Sebenarnya kemarin warga desa ini menuntut agar bapak dan bu Emilia diusir dari desa ini, tapi mengingat ayah anda, dokter Radit yang bertahun-tahun mengabdi sebagai kepala puskesmas di sini, maka kami telah mempertimbangkan hanya melepas jabatan anda secara paksa," kata pak camat akhirnya.
"Bagaimana bapak-bapak disini setuju kan dengan keputusan saya?" Tanya pak camat pada perwakilan warga.
"Sebenarnya kami sangat ingin pak Adi dan bu Emilia diusir dari desa ini, tapi benar kata pak camat, kalau dokter Radit telah banyak membantu masyarakat di desa ini." Sahut pak Ismail.
"Ya sudah, saya setuju, apalagi mereka sudah menikah, walau mungkin terlambat," sahut pak Dwi setelah terdiam beberapa saat.
"Jadi, silakan bereskan perlengkapan anda di kantor desa ini karena tugas anda akan segera digantikan oleh PLT," ucapan pak camat singkat, padat, jelas dan menakutkan.
"Pak, maaf kalau saya sampai menikah diam-diam, anda tidak tahu bagaimana rasanya ingin sekali mempunyai anak tapi istri anda mengalami masalah kesuburan," kataku memelas.
Berharap pak camat mau mengundurkan pelepasan jabatan.
Paling tidak sampai sawah desa bagianku panen seminggu lagi, agar aku bisa menikmati uangnya.
"Banyak cara yang lebih mulia untuk memiliki anak walaupun ada kendala kesuburan dari istri, misalkan menemaninya berobat dengan sepenuh hati, menguatkan dan mensupport istri agar selalu optimis, bukannya selingkuh Pak," sahut pak camat.

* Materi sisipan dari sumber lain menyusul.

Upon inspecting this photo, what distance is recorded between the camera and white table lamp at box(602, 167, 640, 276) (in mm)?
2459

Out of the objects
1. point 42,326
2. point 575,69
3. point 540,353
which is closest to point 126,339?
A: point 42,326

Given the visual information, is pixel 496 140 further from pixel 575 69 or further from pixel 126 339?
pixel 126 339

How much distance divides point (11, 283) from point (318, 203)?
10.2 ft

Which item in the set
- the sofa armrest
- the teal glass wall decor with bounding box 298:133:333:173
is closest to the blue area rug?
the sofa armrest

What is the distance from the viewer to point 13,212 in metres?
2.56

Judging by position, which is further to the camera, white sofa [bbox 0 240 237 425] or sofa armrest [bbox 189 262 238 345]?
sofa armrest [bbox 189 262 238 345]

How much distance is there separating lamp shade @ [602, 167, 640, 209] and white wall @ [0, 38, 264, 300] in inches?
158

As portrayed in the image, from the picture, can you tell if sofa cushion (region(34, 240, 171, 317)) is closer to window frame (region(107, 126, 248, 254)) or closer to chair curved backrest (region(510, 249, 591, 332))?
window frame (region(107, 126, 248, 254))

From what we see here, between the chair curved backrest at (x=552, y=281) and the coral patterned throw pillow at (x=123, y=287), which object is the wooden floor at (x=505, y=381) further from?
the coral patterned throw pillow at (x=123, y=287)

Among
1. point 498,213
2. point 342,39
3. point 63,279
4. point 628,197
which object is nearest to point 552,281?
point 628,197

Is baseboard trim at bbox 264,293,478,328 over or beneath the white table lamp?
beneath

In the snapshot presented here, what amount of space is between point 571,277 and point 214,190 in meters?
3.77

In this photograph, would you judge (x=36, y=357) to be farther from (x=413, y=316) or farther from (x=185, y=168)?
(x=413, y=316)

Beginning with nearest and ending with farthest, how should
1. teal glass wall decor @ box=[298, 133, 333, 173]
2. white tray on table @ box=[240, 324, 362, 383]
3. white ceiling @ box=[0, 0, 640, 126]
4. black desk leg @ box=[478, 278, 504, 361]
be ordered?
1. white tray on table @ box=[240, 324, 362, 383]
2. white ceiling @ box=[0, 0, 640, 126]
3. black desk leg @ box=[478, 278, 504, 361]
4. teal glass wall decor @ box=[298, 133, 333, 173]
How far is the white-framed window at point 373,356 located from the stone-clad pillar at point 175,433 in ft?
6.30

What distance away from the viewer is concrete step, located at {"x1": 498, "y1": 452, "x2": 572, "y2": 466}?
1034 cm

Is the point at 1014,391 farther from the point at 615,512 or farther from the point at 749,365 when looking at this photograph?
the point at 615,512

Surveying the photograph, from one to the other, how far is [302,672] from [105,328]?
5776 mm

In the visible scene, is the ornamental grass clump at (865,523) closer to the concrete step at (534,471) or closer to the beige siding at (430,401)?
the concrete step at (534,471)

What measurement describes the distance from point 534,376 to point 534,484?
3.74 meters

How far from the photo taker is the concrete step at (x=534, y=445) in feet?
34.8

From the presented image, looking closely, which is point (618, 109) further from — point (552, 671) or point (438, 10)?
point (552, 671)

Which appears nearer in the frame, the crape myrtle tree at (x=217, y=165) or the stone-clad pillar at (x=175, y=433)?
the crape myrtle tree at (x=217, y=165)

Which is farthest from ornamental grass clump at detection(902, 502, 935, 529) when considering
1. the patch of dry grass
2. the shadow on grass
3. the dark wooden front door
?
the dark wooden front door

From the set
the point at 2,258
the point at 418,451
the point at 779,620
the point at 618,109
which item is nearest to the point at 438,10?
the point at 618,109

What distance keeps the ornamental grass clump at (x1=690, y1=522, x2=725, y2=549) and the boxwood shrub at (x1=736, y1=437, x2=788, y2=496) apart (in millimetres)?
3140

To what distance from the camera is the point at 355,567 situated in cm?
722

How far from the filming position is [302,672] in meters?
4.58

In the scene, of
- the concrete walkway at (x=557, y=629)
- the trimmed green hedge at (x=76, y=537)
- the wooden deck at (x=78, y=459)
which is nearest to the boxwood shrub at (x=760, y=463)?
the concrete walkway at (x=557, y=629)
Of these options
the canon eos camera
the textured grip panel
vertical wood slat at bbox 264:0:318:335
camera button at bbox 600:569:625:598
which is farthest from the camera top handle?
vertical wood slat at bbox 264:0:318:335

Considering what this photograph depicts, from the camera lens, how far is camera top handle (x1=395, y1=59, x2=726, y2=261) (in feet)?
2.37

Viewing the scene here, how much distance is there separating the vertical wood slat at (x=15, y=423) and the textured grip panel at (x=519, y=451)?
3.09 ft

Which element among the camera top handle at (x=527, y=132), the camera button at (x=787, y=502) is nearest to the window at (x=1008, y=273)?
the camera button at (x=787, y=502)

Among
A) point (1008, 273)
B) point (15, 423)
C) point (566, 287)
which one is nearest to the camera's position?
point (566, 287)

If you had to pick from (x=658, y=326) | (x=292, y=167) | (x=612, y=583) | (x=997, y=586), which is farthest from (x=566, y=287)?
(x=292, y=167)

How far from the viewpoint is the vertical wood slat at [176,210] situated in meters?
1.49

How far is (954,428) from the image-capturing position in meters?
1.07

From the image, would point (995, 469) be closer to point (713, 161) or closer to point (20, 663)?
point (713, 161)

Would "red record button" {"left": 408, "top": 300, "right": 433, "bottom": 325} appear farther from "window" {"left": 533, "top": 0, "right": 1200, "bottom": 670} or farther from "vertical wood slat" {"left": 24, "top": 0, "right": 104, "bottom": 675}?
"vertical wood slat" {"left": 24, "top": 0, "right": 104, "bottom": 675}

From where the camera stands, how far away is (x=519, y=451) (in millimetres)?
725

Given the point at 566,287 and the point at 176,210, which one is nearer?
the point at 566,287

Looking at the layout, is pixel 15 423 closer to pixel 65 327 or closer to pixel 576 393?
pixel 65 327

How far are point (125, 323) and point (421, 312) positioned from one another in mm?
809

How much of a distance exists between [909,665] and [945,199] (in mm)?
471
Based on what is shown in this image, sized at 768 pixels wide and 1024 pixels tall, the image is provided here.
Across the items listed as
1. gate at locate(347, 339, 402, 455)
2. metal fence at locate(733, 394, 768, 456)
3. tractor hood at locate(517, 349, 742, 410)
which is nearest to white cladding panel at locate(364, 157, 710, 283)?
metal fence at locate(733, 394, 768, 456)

Aku menghela nafas. Percuma juga membicarakan masalahku pada orang yang tidak pernah mengalaminya.
"Oh iya, karena anda sudah dicopot jabatannya, maka sawah bagian anda, akan diambil lagi oleh desa," kata pak camat.
Aku menelan ludah. Baru ingat bahwa sawah 4 hektar bagianku, sudah kusewakan 2 hektar sejak 3 bulan lalu untuk membangun rumah bersama Emilia.
Dan sampai sekarang rumah itu masih belum jadi karena Emilia yang ingin mempunyai rumah yang besar sementara dananya kurang.
Kalau sekarang aku dilengserkan dari kepala desa, berarti aku harus membayar uang sawah yang kusewakan selama 3 tahun sebanyak 150 juta pada desa. Mamp*s aku, duit dari mana ini.
Sementara uang yang kudapat dari panen sawah selama ini sebagian kugunakan untuk mengembangkan peternakan sapi, sebagian kusimpan di ATM yang dirampas Renata, dan sisanya untuk Emilia.
Gimana aku harus membayarnya? masak aku harus jual anak sapi? padahal anak sapiku masih belum cukup umur untuk dijual. Bisa jatuh ndelosor harganya kalau dijual sekarang.
"Aaaaarrghhhh..!"
Mendadak kepalaku pusing dan mataku berkunang-kunang.
Next?
Boleh banget baca karyaku yang lain :
1. Aku Lelah, Mas (tamat)
2. Saat Pasienku adalah Istri Mantan (tamat)
3. Ternyata Pasienku adalah Istri Kedua suamiku (tamat)
4. Kupermalukan Suamiku di Penyuluhan Desa (on going)
5. Mua Pengantin Istri Mantan (On going)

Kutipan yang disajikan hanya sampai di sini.